Benchmarks and Performance¶

Goal¶

Compare yaml12 performance against:

PyYAML (defaults)
PyYAML (as fast as possible)
ruyaml

We intentionally avoid testing semantic differences between YAML 1.1 and 1.2, as well as less-used YAML features like tags and streams. Instead, we focus on the simple default usage of each library.

Operations:

read: YAML file → Python object
write: Python object → YAML file

Reproduce¶

From the repo root:

make venv
.venv/bin/python -m pip install py-yaml12 pyyaml ruyaml plotnine pandas jupyter ipykernel great-tables css-inline
QUARTO_PYTHON="$PWD/.venv/bin/python3" quarto render benchmarks.qmd

Setup¶

Tweak these constants for faster iterations.

max_power = 15
max_time_s = 1
max_iters = 20_000

from __future__ import annotations

from dataclasses import dataclass
import math
import os
import tempfile
import time
from pathlib import Path
from statistics import median
from typing import Any, Callable, Literal

import pandas as pd
import ruyaml
import yaml
import yaml12
from great_tables import GT, loc, style
from IPython.display import HTML, display
from plotnine import (
    aes,
    element_line,
    geom_line,
    geom_point,
    ggplot,
    labs,
    scale_x_log10,
    scale_y_log10,
    theme,
    theme_minimal,
)

def fmt_bytes(n: float) -> str:
    units = ["B", "KiB", "MiB", "GiB", "TiB"]
    n = float(n)
    for unit in units:
        if abs(n) < 1024 or unit == units[-1]:
            if unit == "B":
                return f"{n:.0f} {unit}"
            s = f"{n:.1f}".rstrip("0").rstrip(".")
            return f"{s} {unit}"
        n /= 1024
    return f"{n:.1f} {units[-1]}"


def round_sig(x: float, sig: int = 1) -> float:
    if x == 0:
        return 0.0
    return round(x, sig - 1 - int(math.floor(math.log10(abs(x)))))
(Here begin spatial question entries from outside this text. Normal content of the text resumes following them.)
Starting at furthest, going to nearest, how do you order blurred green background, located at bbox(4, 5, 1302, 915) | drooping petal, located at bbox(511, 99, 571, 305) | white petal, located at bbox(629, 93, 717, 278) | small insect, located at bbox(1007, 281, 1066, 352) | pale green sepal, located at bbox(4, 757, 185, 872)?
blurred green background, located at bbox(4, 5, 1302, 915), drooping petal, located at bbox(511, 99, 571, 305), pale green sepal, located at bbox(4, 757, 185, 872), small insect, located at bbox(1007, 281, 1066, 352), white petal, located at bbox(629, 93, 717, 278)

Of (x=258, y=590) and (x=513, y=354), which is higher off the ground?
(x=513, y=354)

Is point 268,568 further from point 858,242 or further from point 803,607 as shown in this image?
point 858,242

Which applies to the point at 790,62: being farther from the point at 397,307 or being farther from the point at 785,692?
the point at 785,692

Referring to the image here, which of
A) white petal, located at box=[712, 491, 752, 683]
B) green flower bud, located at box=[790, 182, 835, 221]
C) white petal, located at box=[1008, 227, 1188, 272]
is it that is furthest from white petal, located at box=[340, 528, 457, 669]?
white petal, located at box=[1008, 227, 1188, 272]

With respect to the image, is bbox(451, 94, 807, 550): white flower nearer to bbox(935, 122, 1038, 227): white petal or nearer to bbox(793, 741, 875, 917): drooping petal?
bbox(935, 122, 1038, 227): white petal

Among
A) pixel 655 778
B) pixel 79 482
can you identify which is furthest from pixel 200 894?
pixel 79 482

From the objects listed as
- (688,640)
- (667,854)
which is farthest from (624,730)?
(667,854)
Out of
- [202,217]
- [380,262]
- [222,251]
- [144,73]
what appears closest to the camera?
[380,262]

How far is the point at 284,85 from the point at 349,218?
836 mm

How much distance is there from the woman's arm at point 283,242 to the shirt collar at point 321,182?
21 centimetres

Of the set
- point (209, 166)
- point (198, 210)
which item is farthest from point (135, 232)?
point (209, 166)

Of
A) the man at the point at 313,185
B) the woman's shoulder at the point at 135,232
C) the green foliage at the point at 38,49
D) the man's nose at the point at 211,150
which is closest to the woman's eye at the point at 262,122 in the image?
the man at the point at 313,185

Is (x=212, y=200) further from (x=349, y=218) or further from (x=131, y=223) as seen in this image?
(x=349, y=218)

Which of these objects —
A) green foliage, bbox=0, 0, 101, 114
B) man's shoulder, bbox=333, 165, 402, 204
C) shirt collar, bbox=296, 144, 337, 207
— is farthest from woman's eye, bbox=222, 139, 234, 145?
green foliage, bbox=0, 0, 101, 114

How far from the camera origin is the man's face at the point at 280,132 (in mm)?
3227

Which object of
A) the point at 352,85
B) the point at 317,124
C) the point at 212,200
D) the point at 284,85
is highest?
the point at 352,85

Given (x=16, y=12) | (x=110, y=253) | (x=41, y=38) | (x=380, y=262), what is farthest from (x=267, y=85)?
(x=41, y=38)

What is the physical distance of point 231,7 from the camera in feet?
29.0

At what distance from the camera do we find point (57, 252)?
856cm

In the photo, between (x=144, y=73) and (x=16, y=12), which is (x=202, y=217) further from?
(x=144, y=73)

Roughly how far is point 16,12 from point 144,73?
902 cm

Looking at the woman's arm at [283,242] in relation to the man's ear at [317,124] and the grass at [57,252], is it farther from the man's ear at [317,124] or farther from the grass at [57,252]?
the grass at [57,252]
def fmt_bytes_rounded(n: float) -> str:
    units = ["B", "KiB", "MiB", "GiB", "TiB"]
    n = float(n)
    for idx, unit in enumerate(units):
        if abs(n) < 1024 or unit == units[-1]:
            if unit == "B":
                return f"{n:.0f} {unit}"
            rounded = round_sig(n, 1)
            if rounded >= 1000 and idx + 1 < len(units):
                n = n / 1024
                unit = units[idx + 1]
                rounded = round_sig(n, 1)
            return f"{rounded:.0f} {unit}"
        n /= 1024
    return f"{n:.1f} {units[-1]}"


def fmt_time_s(sec: float) -> str:
    sec = float(sec)
    if sec < 1e-6:
        return f"{sec * 1e9:.0f} ns"
    if sec < 1e-3:
        return f"{sec * 1e6:.1f}".rstrip("0").rstrip(".") + " µs"
    if sec < 1.0:
        return f"{sec * 1e3:.1f}".rstrip("0").rstrip(".") + " ms"
    return f"{sec:.2f}".rstrip("0").rstrip(".") + " s"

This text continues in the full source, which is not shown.